自分の子がビョーゲンズのような強大な敵と戦うことを知ったら、親としてはなかなか許容しがたく、止めたくなるものです。
カメラの左から右側へとゆっくり動いていく船の演出も見事です。
画面が固定されたまま、船だけがゆっくりと動いていくことで、動かないラビリンたちの「静」が強調され、ラビリンの抱く「葛藤」が浮き上がる仕掛けになっています。また、動きが少ない≒情報量が少ないことで、私たちがラビリンの気持ちを想像することに集中できる状況を作り出しているとも言えます。
それでも、花寺のどかは「手を伸ばす」
ラビリン「のどか! あんな格好、意味ないの分かってるラビ! 何で逃げないラビ!」
のどか「だって助けたいんだもん! ラテも、エレメントさんも、学校も、みんな病気なんて、辛いよ!」
ラビリン「のどか…」
のどか「わたしね、長い間、ずっと病気で休んでたの。ずっとずっと、思うようにうごけなくて、何もできなくて、辛くて、悲しくて、寂しくて…。でもね、お父さん、お母さん、お医者さんたち、たくさんの人が励ましてくれて、助けてくれて、そうやって元気になれたの。だからわたし、思ってた。いままで助けてもらった分、たくさんの人にお返ししたいって。いろんな人を助けたいって。だから、プリキュアになれて、嬉しかった。ラビリンがわたしを選んで、嬉しかったの」
のどか「ぜったい応えたいって思った。ひとりじゃできなくても、ラビリンといっしょならできるって思った。お願いラビリン…わたしは運動得意じゃないけど、お手当てだけは、プリキュアだけは、何があってもがんばるから! 苦しむ地球を、ラビリンといっしょに助けたい…これがいま、わたしのいちばんやりたいことなの!」
声優・悠木碧さんの名演技が炸裂したこのシーン。
一見すると脆いようで、その実、ブレることのない芯の強さを持っているのどかさんの心情が見事に表現されていて、さすがという言葉しか出ずポロポロ泣いてしまいました。
ここで注目したいのは、ラビリンの台詞です。
ラビリンは「あんな格好、意味ないの分かってるラビ!」と、のどかさんが生身でメガビョーゲンを止めようとしたことを「無駄」だと主張していますが、実は同じようなことをダルイゼン君も言っています。
ダルイゼン「ハハハ。それでどうにかできると思ったの? バカでしょ」
もちろん、ダルイゼン君のそれは「嘲笑」であり、ラビリンのそれは「心配」から来るものですが、言葉にすると、どちらも同じようなものになるのです。

| 元データ |
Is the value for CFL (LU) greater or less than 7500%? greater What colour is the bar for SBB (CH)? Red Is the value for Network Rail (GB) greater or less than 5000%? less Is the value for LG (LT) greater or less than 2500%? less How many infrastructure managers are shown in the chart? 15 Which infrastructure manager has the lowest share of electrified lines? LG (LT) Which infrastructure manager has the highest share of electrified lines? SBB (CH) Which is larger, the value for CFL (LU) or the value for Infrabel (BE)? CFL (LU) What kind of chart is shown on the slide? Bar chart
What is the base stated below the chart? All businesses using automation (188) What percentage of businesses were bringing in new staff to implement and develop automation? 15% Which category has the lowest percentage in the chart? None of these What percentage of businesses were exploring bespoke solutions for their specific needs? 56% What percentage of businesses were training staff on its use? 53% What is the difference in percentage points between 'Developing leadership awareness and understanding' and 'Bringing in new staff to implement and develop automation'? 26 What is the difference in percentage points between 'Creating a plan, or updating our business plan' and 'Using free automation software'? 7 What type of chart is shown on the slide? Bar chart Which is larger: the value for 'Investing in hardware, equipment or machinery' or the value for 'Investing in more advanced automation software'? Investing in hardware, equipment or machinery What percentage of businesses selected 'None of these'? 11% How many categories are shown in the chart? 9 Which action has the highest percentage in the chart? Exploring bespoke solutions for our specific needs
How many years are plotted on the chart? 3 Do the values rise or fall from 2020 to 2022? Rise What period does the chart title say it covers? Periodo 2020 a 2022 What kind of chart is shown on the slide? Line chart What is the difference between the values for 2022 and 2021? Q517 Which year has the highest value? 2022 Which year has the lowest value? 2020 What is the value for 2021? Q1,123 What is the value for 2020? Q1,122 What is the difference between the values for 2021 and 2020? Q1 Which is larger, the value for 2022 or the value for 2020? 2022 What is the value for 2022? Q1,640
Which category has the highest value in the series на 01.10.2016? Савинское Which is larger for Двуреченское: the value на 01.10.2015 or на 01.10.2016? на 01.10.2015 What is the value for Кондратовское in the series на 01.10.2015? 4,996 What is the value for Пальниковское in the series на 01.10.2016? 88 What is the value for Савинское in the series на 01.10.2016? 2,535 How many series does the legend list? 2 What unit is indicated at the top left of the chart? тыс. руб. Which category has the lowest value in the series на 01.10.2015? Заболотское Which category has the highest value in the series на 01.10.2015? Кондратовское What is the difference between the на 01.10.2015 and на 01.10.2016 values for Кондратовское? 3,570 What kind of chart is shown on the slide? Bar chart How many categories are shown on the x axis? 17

| 読んで活用 |
• 1. 練習用本文のうち、「のどか「だって助けたいんだも」から「ダルイゼン君も言っています。」までを、両端を含めてそのまま書き写しなさい。
• 2. 練習用本文の一文「ここで注目したいのは、ラビリンの台詞です。」を英語に訳しなさい。

| 課題別の解答 |
• 1.
のどか「だって助けたいんだもん! ラテも、エレメントさんも、学校も、みんな病気なんて、辛いよ!」
ラビリン「のどか…」
のどか「わたしね、長い間、ずっと病気で休んでたの。ずっとずっと、思うようにうごけなくて、何もできなくて、辛くて、悲しくて、寂しくて…。でもね、お父さん、お母さん、お医者さんたち、たくさんの人が励ましてくれて、助けてくれて、そうやって元気になれたの。だからわたし、思ってた。いままで助けてもらった分、たくさんの人にお返ししたいって。いろんな人を助けたいって。だから、プリキュアになれて、嬉しかった。ラビリンがわたしを選んで、嬉しかったの」
のどか「ぜったい応えたいって思った。ひとりじゃできなくても、ラビリンといっしょならできるって思った。お願いラビリン…わたしは運動得意じゃないけど、お手当てだけは、プリキュアだけは、何があってもがんばるから! 苦しむ地球を、ラビリンといっしょに助けたい…これがいま、わたしのいちばんやりたいことなの!」
声優・悠木碧さんの名演技が炸裂したこのシーン。
一見すると脆いようで、その実、ブレることのない芯の強さを持っているのどかさんの心情が見事に表現されていて、さすがという言葉しか出ずポロポロ泣いてしまいました。
ここで注目したいのは、ラビリンの台詞です。
ラビリンは「あんな格好、意味ないの分かってるラビ!」と、のどかさんが生身でメガビョーゲンを止めようとしたことを「無駄」だと主張していますが、実は同じようなことをダルイゼン君も言っています。

• 2. What I want to focus on here is Rabirin's words.